Of course he thinks by cutting ties with the Millwall land-grab, trying to distance himself as much as possible from it, he can fool people into thinking he is doing what is best for the people he is supposed to be serving. That word 'serving' probably sends shivers down his spine, and judging by the general attitude displayed by most council workers in senior positions theirs too. The people of Southwark nearly all have a story of being treated with contempt, as a nuisance, someone getting in the way by the management at Southwark Council. People like John show behaviour that seems to see people not part of the council as getting in the way of their plans, which again seem to just be self-serving, super-rich pleasing schemes.
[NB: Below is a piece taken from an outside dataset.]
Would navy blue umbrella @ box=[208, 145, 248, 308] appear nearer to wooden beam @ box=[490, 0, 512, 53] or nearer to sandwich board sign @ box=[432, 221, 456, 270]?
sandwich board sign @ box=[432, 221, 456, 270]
Service charges are always having to be challenged, and who out of those paying really knows where the money is going? Overcharging is almost the norm – hopefully better audit laws are used, as they have already to reclaim thousands, to finally hold all councils to account.

People are not as stupid as the likes of Southwark council apparently like to believe, nor are the council so clever. John only seemingly really appears in the Southwark News for the type of self-justification mentioned above - tree needs saving, he appears with a tree; refugees need help, he appears looking solemn; a new roundabout at the Elephant – he appears in hi-visibility. Any serious answers are however not to be found.
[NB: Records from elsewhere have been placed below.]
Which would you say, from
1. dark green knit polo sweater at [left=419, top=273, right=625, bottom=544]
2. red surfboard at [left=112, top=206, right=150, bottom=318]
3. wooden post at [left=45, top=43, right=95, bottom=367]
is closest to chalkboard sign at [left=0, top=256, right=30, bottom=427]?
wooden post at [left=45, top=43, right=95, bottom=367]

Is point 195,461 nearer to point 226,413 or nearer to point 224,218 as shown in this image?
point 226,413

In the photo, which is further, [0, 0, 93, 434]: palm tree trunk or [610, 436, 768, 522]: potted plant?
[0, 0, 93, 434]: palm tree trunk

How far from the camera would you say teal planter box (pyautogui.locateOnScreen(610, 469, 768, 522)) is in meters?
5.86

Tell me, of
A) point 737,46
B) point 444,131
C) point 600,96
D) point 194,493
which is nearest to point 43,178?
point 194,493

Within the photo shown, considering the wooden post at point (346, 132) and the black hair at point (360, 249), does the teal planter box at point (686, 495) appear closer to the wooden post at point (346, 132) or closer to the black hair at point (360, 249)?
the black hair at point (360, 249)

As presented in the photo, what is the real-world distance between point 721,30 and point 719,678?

That John was given an Honour is the final insult, and probably confirmation that he is doing exactly what he wants to serve his own needs - giving contracts to people who can get him to places like the palace - rather than what he should be.

It really does seem that many council workers are deluded, either unconsciously ('just doing what I have to') or deliberately, having something like narcissism. They perhaps spend too long in their overpaid local power bubble and start to get carried away, believing they really do own their part of London. They have gone a bit 'Kurtz', spent too long upriver believing their own hype (which, incidentally, only they create in the first place). Well of course, they don't own London, or the people in it, and they cannot just do what they want. At least, they can't if people start waking up, and increasingly it seems they have. As proof of this as well as their delusion you can point to that challenge at Millwall, which brought to wider attention their practices, and subsequent the cancellation of 'New Bermondsey' plans. Councils are seemingly getting carried away with their Messiah complex, kidding themselves and trying to fool others that they are helping people rather than doing the opposite which is what is actually happening, so they can go home at night and feel good about their bullying. That is what it is, it needs to be seen for that.

Most Londoners right now seem to have given up on the right to a home, and other rights. Be happy as you are in London, it's the coolest place anywhere right now (very important obviously...) but you'll never own that place you're renting. And it won't get any better than that place – that tiny, sky-scraping, barely affordable place. We love our city, but do get used to worrying too much about the future, and especially what the council may send next. Everyone feels this but especially a tenant who may just be thrown out, to another part of the country, or a leaseholder who will have what they've paid for devalued to the point they cannot afford to keep their home, and may be forced to move too. It is out of control, a land-grab across London of the likes that elsewhere would be seen as a disgrace and tragedy it is, a sign of the corruption at the heart of a leadership that needs change. Lives are ruined and destroyed – there is more than one way to take a life. This is what is happening right here and now. A system of greed like this leads at the polling booth maybe to Brexit, certainly to a President Trump. Social engineering and cleansing like this leads to promises made again to those in need, who will only be used and treated like this again in years to come unless the corruption is dealt with. The stress and worry created is a cause for shame and needs to be exposed and rooted out. It is felt at the root and can be dealt with there, by stopping the bad practices of the likes of Southwark and other local London councils.